Cholinergic crisis after neostigmine administration in a dog with acquired focal myasthenia gravis


  • The authors declare no conflict of interests.

Address correspondence and reprint requests to

Dr. Daniel S. Foy, Department of Medical Sciences, University of Wisconsin-Madison, 2015 Linden Dr, Madison, WI 53706, USA.

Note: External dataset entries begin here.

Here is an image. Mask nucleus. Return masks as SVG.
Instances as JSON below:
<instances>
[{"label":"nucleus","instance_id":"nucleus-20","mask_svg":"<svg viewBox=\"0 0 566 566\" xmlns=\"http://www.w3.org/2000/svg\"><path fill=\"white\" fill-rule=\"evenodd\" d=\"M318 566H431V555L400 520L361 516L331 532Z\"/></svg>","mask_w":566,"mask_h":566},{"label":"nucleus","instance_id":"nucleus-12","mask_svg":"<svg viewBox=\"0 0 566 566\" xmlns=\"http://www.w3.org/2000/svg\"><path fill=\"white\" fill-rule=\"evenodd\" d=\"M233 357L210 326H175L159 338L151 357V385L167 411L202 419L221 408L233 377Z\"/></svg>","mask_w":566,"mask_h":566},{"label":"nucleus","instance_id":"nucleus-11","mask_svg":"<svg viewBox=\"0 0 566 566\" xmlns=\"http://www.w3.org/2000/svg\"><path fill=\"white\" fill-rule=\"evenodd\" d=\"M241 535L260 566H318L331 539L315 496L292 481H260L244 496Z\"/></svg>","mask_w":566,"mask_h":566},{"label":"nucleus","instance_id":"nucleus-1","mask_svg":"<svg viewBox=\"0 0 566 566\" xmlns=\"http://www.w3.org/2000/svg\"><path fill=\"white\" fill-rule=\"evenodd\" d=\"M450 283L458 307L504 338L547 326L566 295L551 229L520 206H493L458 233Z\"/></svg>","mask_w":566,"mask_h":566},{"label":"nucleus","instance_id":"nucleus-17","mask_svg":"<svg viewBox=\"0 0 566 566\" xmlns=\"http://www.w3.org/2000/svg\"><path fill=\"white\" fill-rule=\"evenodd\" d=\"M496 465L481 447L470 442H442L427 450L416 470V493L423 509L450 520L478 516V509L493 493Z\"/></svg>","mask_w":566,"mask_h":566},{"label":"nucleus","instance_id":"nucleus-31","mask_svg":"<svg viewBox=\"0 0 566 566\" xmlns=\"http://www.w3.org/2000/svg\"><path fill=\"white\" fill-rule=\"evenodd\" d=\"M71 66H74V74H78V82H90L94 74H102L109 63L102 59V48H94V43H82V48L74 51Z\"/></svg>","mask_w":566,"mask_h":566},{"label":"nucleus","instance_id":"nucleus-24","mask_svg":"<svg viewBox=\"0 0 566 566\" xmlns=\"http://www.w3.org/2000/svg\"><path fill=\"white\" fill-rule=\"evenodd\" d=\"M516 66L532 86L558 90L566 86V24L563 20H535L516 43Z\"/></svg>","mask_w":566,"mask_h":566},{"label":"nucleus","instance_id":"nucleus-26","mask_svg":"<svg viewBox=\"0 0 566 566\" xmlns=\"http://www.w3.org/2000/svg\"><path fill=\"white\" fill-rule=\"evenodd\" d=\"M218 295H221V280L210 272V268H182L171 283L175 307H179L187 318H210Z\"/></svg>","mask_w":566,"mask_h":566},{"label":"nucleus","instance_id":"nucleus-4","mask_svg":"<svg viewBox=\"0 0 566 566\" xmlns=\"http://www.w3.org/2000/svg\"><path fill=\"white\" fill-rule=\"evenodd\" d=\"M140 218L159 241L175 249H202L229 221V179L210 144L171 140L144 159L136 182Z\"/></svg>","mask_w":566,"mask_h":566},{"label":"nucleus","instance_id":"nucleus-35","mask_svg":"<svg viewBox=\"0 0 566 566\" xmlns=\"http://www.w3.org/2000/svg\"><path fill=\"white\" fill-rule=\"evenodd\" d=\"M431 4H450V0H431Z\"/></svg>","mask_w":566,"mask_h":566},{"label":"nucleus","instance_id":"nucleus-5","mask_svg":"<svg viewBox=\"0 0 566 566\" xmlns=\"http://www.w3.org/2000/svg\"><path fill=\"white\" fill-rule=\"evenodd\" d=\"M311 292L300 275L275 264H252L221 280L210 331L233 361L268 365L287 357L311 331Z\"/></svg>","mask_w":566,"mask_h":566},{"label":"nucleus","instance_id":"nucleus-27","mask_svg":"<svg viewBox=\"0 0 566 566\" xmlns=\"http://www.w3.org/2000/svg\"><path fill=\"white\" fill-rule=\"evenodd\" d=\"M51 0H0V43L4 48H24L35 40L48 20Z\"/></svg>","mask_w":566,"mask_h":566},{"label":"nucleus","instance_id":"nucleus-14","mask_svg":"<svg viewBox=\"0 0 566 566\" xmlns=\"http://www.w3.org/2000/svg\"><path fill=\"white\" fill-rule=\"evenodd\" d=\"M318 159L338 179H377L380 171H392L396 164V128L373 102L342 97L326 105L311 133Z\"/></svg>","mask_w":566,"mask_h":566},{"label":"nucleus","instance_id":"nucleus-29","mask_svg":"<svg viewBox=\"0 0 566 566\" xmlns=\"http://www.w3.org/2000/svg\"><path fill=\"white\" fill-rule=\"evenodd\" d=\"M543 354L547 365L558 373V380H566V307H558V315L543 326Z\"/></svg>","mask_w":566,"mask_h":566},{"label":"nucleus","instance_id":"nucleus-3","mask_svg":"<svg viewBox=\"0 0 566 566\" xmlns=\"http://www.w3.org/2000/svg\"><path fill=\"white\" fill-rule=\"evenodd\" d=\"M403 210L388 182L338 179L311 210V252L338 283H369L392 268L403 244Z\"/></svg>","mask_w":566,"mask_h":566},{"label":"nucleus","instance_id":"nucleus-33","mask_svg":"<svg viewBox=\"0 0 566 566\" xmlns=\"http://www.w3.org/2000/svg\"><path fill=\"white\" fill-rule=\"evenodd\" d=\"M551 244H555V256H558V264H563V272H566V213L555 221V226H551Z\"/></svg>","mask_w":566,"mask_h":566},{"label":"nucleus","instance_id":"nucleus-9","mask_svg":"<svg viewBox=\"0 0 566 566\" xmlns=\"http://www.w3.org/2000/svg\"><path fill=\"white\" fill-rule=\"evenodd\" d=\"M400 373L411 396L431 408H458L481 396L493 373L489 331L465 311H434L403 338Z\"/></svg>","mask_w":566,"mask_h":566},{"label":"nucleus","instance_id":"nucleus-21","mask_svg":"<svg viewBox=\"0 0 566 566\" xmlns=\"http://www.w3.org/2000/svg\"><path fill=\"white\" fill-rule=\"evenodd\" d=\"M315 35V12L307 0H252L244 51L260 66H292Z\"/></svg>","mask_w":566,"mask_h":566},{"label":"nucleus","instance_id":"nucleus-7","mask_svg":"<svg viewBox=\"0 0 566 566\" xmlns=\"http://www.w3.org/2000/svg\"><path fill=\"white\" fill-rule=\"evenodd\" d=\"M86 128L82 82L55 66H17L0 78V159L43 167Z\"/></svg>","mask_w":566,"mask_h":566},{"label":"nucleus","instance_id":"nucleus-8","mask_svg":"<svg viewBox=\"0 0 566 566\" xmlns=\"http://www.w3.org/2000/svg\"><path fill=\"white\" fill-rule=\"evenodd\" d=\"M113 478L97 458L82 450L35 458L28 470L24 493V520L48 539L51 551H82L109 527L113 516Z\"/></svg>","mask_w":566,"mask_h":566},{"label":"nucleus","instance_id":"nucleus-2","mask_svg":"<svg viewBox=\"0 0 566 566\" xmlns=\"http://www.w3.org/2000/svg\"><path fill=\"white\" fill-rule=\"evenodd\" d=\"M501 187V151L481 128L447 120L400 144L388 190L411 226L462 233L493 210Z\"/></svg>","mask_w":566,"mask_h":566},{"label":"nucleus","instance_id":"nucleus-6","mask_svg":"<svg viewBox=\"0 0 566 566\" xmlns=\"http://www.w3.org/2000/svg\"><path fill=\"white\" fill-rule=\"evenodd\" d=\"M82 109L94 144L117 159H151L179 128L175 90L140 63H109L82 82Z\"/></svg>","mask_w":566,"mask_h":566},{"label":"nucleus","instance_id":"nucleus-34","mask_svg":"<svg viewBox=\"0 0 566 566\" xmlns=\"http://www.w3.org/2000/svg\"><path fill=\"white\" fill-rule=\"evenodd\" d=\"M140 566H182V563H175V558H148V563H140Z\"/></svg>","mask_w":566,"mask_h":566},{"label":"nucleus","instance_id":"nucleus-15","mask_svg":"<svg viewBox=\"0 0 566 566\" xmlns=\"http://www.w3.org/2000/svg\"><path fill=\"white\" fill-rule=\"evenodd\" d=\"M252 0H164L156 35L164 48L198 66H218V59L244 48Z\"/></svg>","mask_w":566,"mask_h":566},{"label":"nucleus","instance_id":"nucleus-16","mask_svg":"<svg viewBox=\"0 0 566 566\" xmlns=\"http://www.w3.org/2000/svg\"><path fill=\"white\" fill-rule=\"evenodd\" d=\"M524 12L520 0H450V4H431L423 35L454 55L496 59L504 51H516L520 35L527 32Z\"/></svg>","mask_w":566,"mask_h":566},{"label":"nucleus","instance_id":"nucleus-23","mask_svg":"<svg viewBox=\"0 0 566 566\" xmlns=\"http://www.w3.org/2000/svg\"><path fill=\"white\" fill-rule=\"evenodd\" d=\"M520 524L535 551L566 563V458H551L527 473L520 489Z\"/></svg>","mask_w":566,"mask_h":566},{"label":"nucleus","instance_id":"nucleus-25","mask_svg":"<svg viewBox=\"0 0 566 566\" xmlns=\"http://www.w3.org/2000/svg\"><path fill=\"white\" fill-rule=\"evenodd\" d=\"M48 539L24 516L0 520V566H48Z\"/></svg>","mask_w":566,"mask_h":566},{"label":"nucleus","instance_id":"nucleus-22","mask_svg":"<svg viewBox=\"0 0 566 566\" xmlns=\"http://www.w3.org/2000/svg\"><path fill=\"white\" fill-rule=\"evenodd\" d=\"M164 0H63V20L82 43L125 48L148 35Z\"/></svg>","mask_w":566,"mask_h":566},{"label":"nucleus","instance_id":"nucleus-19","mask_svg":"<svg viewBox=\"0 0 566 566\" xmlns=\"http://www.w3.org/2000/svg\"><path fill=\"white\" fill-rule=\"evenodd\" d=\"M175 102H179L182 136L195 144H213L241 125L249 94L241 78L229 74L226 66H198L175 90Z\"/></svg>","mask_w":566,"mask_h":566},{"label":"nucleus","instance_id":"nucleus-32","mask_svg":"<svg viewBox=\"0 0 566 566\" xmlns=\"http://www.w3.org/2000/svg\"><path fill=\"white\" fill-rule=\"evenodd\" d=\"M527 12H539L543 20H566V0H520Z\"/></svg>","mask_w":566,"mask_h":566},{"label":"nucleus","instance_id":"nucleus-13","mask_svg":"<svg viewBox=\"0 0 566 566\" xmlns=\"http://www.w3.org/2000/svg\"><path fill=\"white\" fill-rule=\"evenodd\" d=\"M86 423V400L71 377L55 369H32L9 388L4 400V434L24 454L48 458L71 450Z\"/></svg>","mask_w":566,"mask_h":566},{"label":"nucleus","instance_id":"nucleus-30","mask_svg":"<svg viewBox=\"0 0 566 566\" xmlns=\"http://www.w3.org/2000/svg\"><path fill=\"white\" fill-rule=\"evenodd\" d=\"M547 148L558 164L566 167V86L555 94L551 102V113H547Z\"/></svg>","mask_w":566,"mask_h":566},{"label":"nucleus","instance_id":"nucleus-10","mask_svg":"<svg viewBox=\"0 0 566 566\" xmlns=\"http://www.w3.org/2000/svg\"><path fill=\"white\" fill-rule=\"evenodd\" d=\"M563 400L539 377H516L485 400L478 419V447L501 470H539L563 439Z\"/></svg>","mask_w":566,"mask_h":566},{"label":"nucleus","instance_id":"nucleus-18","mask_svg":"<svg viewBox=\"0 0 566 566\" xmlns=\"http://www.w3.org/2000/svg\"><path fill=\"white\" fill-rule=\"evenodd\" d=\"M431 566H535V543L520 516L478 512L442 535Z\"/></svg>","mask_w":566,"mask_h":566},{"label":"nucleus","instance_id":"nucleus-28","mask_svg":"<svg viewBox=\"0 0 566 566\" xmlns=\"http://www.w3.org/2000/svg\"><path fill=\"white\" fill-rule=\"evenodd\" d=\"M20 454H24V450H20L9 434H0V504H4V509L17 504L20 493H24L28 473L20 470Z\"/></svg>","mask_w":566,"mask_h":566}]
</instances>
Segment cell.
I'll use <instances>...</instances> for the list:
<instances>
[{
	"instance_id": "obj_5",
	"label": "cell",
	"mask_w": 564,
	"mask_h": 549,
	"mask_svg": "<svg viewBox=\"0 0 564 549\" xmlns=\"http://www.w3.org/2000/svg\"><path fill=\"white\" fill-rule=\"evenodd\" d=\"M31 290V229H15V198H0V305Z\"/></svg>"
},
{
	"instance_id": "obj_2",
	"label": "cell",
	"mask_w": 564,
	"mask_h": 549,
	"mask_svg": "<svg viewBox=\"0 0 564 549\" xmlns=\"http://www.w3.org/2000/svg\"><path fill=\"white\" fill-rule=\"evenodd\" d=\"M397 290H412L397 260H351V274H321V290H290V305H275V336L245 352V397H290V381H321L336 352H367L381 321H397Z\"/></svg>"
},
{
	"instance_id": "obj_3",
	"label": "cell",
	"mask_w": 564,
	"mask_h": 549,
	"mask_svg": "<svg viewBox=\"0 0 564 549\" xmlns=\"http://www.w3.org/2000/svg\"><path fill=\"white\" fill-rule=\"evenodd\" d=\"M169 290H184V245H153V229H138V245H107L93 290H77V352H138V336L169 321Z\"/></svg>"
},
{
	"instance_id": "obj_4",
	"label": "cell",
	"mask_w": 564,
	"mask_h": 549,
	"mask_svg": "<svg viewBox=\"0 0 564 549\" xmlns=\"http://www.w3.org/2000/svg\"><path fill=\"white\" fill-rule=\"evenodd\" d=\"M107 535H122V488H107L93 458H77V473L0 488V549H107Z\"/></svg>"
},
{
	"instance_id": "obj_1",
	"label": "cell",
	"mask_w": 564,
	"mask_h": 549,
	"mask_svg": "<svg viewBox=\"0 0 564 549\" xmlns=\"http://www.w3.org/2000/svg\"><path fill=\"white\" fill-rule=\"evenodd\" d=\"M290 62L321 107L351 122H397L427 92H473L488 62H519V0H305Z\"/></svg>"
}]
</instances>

To describe the presentation and successful management of a dog experiencing a cholinergic crisis after neostigmine administration.

Case Summary

An 18-month-old neutered male Maltese-crossbred dog was diagnosed with acquired focal myasthenia gravis based on history and clinical signs of dysphagia and regurgitation, multiple series of thoracic radiographs showing focal to generalized megaesophagus, and an increased acetylcholine receptor antibody titer. After this diagnosis, the dog was initially treated with a single oral dose of pyridostigmine and later injectable neostigmine due to difficulty swallowing. Within 15 minutes of receiving a single dose (0.05 mg/kg) of subcutaneous neostigmine, the dog began showing muscarinic cholinergic signs of salivation and defecation, which progressed to nicotinic cholinergic signs of weakness and tachypnea. Within 30 minutes the dog experienced respiratory arrest and required ventilation. After 16 hours of ventilation, the dog recovered uneventfully and subsequently achieved a clinical and serologic remission from myasthenia gravis without further treatment.

New or Unique Information Provided

Cholinergic crisis and differentiation from a myasthenic crisis is described in the human literature. This case represents the first report in the veterinary literature of a cholinergic crisis in a dog treated with neostigmine.